The barrel sleeve has three walls arranged triangularly as viewed in a cross section, and at least one of the drive gears is disposed on one of the walls. The inner surface of the support sleeve is shaped triangularly as viewed in a cross section along the barrel sleeve, and the outer surface is shaped cylindrical.

Also, an endoscope system including an endoscope and a guide assembly is provided. The endoscope includes a head assembly having a first central axis for entry in a body cavity. The guide assembly includes a shaft sleeve for mounting on the head assembly. An endless track device is supported around the shaft sleeve, for endlessly moving along the first central axis, for propulsion of the head assembly inside the body cavity. A support sleeve is disposed between the shaft sleeve and the endless track device, having a second central axis different from the first central axis, for supporting the endless track device movably.
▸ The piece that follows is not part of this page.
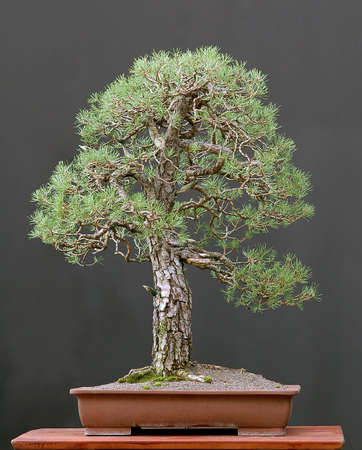 pinus sylvestris: Scots pine, Pinus sylvestris, 90 cm high, around 100 years old, collected in Germany, styled by Walter Pall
Accordingly, an imaging window of the endoscope can be positioned suitably for imaging even when the guide assembly is mounted for propulsion, because the support sleeve between the shaft sleeve and the endless track device, has the second central axis different from the first central axis of the head assembly.

BRIEF DESCRIPTION OF THE DRAWINGS

The above objects and advantages of the present invention will become more apparent from the following detailed description when read in connection with the accompanying drawings, in which:

FIG. 1 is a plan illustrating an endoscope;

FIG. 2 is a perspective view illustrating a head assembly of the endoscope and a guide assembly;

FIG. 3 is an exploded perspective view illustrating the guide assembly;

FIG. 4 is a section taken on line IV-IV of FIG. 3 illustrating the guide assembly;

FIG. 5 is a cross section illustrating the guide assembly with support rollers;

FIG. 5A is a cross section illustrating a drive gear and one support roller with a portion of an endless track device;

FIG. 6 is a cross section illustrating the guide assembly with drive gears;

FIG. 7 is a front elevation illustrating the endoscope and the guide assembly mounted thereon;

FIG. 8 is a front elevation illustrating an alternate condition of the same as FIG. 7 where an instrument opening is positioned at the center;

FIG. 9 is a cross section illustrating another preferred guide assembly in which a shaft sleeve has a non-concentrically formed lumen;

FIG. 10 is a cross section illustrating still another preferred guide assembly having one large support roller.

DETAILED DESCRIPTION OF THE PREFERRED EMBODIMENT(S) OF THE PRESENT INVENTION

In FIGS. 1 and 2, an endoscope 2 includes a section of an elongated tube 3 or guide tube, a handle 4 and a universal cable 5. The elongated tube 3 is entered in a body cavity for imaging, for example gastrointestinal tract of a patient's body. The handle 4 is held manually by a doctor or operator and used for operating the elongated tube 3. The universal cable 5 connects the endoscope 2 to a processing apparatus, light source apparatus and fluid supply apparatus (all not shown).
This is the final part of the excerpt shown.